One of my favorite scenes was when you were sitting with Pamela with the box of cigarettes between you and your fingers touch. The scene is so intimate and it’s hard to believe you didn’t know each other before that moment.
Thank you. I really enjoyed working with her.

Any advice for emerging filmmakers?
RIEGEL: Do not wait on someone to give you permission to make your film or to make your art. I don’t say this to discourage. I don’t like to discourage anyone and it’s my biggest pet peeve to discourage people. I don’t think anyone is in a place to tell someone that they can or cannot pursue their filmmaking dreams. But you will most likely, as an underrepresented voice in this industry, not be given permission to make your art.

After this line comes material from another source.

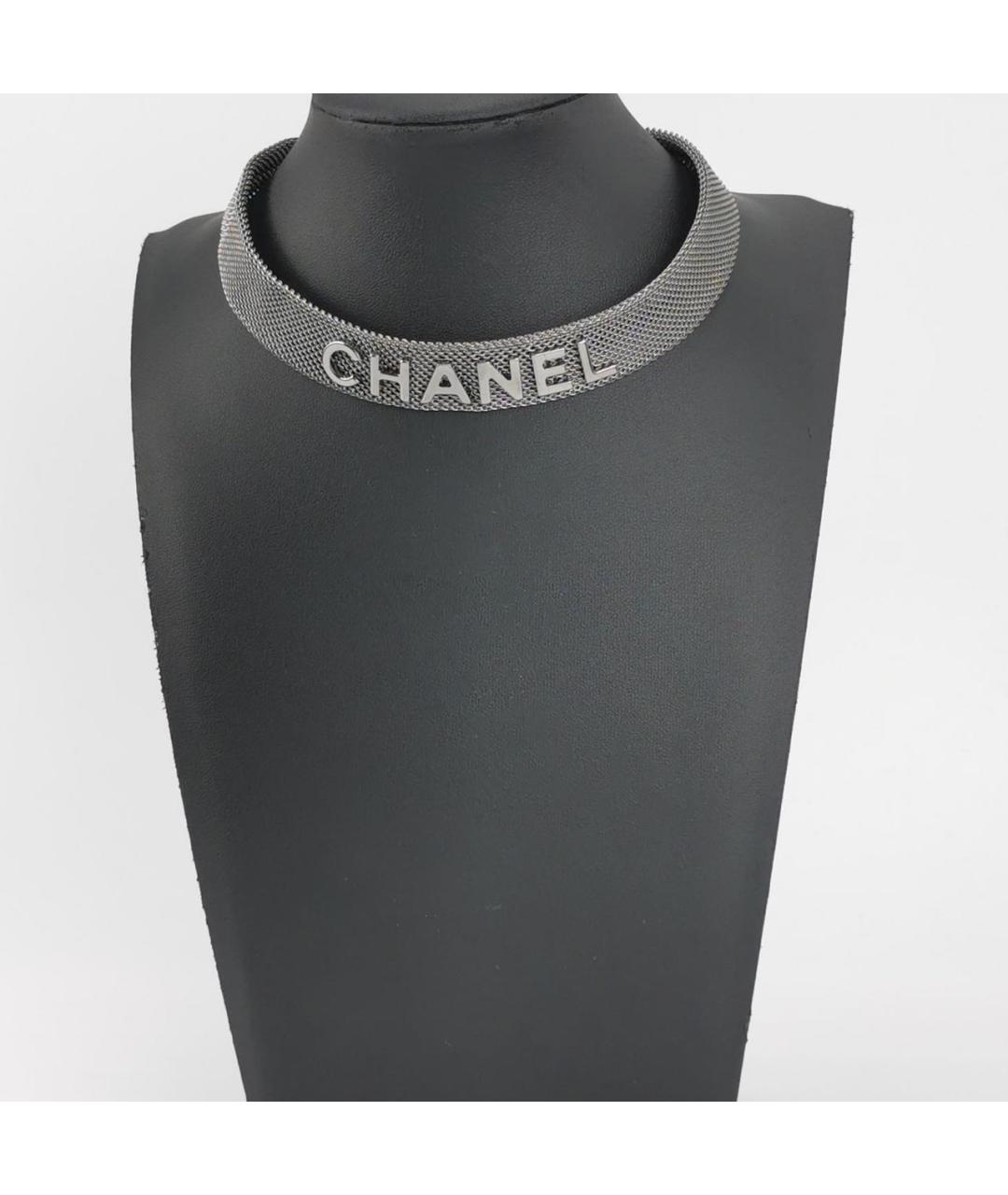 CHANEL Серый чокер, фото 2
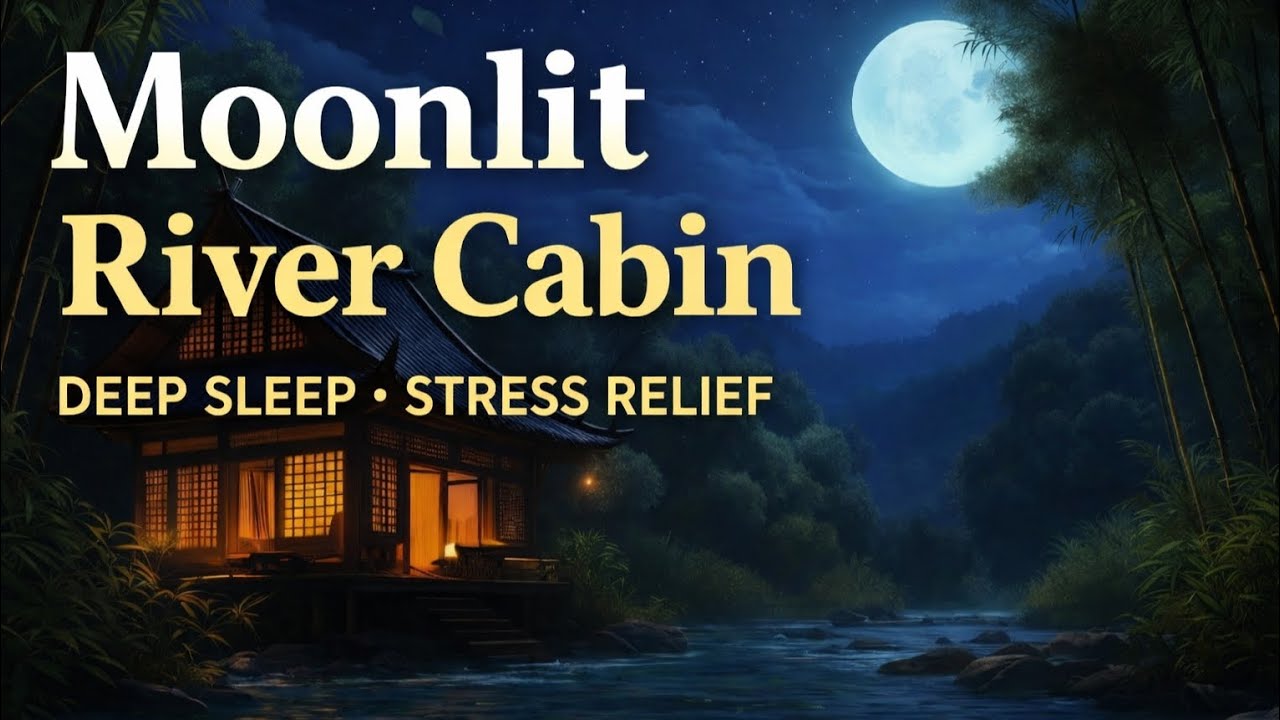 Deep Sleep Sounds: Gentle River Cabin 🌙 | White Noise for Insomnia, Stress Relief & Focus (4K)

When you go to the Hollywood system and ask permission to tell your truth, you’re going to get a lot of “nos”. You’re going to a lot more “nos” than “yeses”.
I think if you can develop a chip on your shoulder and an attitude of, ‘Okay, I’ll let that fuel me, and not let it discourage me,’ you will be so ahead of the game. Don’t rely on Hollywood to give you permission to make your art. They may not give you all the money and resources you want, but then you have to think of a new way that you’re going to make your art. That’s what I did. And you don’t have to choose non-professional actors and mix them with seasoned actors, or shoot in your hometown. You don’t have to do exactly what I do, but you do have to figure out how you are going to get your art made. That’s what you have to do. People told me to make a film about people in a room, because mumblecore films are easier and cheaper. I could do that, but that’s not my voice. So you need to figure out, if you’re an emerging artist, how to make your art when people aren’t giving you permission. When you take that permission out of their hands and really empower yourself, you’ll feel really free.
I watched an interview where you talked about how, as actor, you can be immortal on screen. How does that translate into your performance?
BARDEN: The first movie that I watched was “The Wizard of Oz”, and I couldn’t believe that everyone who acted in it was dead. But they were alive to me because they were on screen. I thought that was pretty cool, and I was like, ‘Why doesn’t everyone want to be an actor?’ There is obviously something quite infantile about that way of thinking. I guess the only thing that translates to my performance is that I’m always aware that you are making something that has the potential to be around for some time. You should try to do a good job because if you’re embarrassed by it, you’re going to be embarrassed for a long time.